The strange energy that each of Kinnear’s different characters has occasionally plays as enigmatic because Men doesn’t really clue you in to all that much about who they are outside of the fact that, in different ways, they all have bones to pick with women. Geoffrey’s simpering, emotional stuntedness may make it difficult for, say, the village’s priest or barkeep to see much of themselves in him. But Men shows you how the thing that unites them is an almost elemental disdain and lust for Harper.

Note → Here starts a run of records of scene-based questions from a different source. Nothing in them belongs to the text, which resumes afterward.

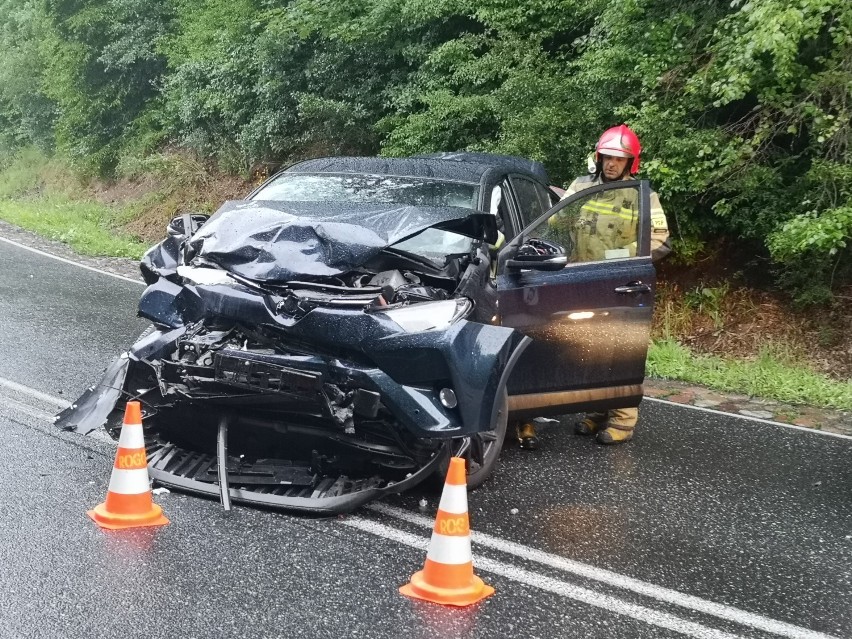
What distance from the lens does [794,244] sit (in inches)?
Result: 320

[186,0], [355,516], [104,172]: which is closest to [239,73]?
[186,0]

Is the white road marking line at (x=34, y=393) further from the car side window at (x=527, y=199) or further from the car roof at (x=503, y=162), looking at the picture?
the car side window at (x=527, y=199)

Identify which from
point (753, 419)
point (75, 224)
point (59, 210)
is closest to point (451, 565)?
point (753, 419)

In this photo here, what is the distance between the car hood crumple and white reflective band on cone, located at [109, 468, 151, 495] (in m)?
1.09

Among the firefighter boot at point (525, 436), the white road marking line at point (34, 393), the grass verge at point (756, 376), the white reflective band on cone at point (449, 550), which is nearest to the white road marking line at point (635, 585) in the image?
the white reflective band on cone at point (449, 550)

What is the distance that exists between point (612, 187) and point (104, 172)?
19.0m

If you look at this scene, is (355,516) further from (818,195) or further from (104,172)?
(104,172)

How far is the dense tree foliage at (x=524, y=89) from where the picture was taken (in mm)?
8359

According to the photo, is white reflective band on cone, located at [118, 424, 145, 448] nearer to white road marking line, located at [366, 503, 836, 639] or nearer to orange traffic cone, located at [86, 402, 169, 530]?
orange traffic cone, located at [86, 402, 169, 530]

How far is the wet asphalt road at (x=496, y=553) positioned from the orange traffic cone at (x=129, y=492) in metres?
0.08

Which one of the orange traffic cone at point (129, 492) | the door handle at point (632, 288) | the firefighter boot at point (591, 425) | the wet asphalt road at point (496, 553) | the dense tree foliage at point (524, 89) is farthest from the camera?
the dense tree foliage at point (524, 89)

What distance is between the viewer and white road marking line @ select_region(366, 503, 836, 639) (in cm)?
353

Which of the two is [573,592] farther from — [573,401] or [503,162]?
[503,162]

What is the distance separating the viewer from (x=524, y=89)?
435 inches
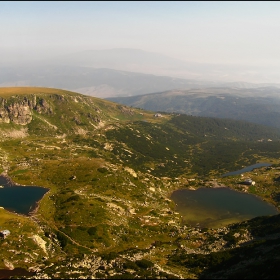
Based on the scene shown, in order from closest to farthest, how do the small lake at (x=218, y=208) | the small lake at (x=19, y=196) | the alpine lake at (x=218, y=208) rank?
the small lake at (x=19, y=196), the alpine lake at (x=218, y=208), the small lake at (x=218, y=208)

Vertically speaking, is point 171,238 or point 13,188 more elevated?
point 13,188

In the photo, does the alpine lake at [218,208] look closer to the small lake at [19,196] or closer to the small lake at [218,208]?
the small lake at [218,208]

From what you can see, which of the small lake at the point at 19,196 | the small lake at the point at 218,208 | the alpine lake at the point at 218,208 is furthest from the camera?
the small lake at the point at 218,208

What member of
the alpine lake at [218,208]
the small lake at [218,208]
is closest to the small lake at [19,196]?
the alpine lake at [218,208]

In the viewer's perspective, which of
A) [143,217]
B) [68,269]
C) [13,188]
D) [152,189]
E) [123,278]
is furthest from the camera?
[152,189]

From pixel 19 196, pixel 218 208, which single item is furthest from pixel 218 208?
pixel 19 196

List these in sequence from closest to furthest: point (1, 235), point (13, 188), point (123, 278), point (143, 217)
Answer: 1. point (123, 278)
2. point (1, 235)
3. point (143, 217)
4. point (13, 188)

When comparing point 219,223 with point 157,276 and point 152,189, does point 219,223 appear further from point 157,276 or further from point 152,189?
point 157,276

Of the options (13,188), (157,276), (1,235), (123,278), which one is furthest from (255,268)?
(13,188)

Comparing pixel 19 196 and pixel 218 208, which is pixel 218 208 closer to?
pixel 218 208
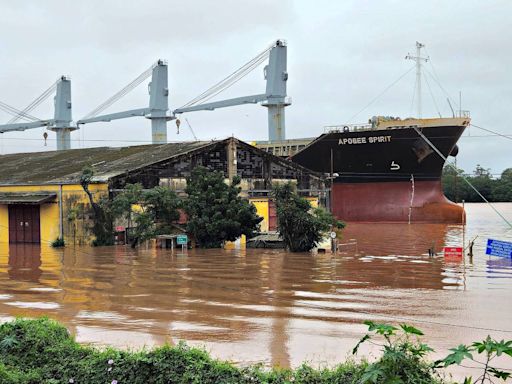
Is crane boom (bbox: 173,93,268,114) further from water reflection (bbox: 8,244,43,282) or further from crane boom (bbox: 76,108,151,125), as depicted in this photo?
water reflection (bbox: 8,244,43,282)

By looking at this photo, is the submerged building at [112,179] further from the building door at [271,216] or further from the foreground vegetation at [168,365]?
the foreground vegetation at [168,365]

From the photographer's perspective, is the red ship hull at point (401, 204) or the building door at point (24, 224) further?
the red ship hull at point (401, 204)

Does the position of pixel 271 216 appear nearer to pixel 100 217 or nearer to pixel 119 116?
pixel 100 217

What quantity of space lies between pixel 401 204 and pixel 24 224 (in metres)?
24.4

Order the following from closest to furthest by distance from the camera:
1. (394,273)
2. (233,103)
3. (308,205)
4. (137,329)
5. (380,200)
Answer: (137,329) → (394,273) → (308,205) → (380,200) → (233,103)

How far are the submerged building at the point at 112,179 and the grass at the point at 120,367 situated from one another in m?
16.5

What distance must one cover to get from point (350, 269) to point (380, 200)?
2564 centimetres

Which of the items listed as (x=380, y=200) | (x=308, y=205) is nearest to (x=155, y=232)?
(x=308, y=205)

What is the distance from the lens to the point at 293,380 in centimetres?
500

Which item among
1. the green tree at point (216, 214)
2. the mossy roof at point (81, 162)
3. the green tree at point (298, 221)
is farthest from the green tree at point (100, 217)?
the green tree at point (298, 221)

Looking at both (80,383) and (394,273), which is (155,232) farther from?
(80,383)

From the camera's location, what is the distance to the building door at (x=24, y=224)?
2402 centimetres

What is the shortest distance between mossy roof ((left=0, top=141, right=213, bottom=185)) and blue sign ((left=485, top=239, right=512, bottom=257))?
39.9 ft

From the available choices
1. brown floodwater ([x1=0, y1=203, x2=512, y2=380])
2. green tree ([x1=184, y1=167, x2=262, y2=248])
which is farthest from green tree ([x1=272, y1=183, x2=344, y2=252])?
green tree ([x1=184, y1=167, x2=262, y2=248])
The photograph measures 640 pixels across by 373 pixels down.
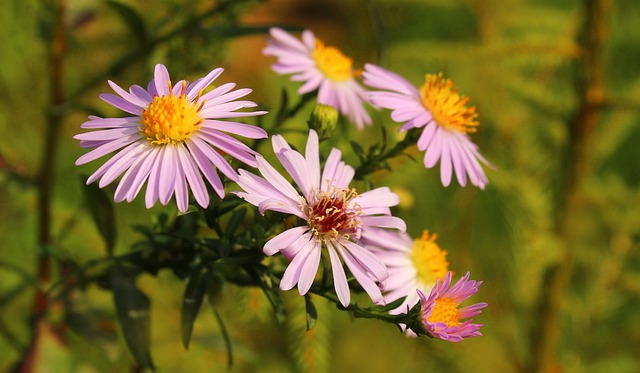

At times — especially when its male characters are reveling in their most base, id-driven sexual impulses — Men bears a certain narrative similarity to Emerald Fennel’s Promising Young Woman. But unlike Promising Young Woman, where you were partially meant to be horrified because of how awful all of its seemingly “good” men truly were, Men leaves little room for questioning how each of its titular characters is an existential threat to Harper.

A24

Much of what takes place in Men’s final acts is genuinely mind-boggling and fucked up in ways that make you appreciate Garland for being willing to go there. That said, the way Men comes to a close will also make you question the degree to which Garland thought through the optics and implications of his story as a whole beyond their immediate ability to make you profoundly uncomfortable.

Men wants to leave you thinking more deeply about what it’s trying to say, and it’s likely that many people who end up seeing the film will feel inclined to. But the same heightened reality that makes Men’s scares so potent ultimately has a muddling effect on the movie’s message, so much so that you can’t be sure whether Garland himself understood what he was trying to say.

Men also stars Sarah Twomey, Zak Rothera-Oxley, and Sonoya Mizuno. The movie hits theaters on May 20th.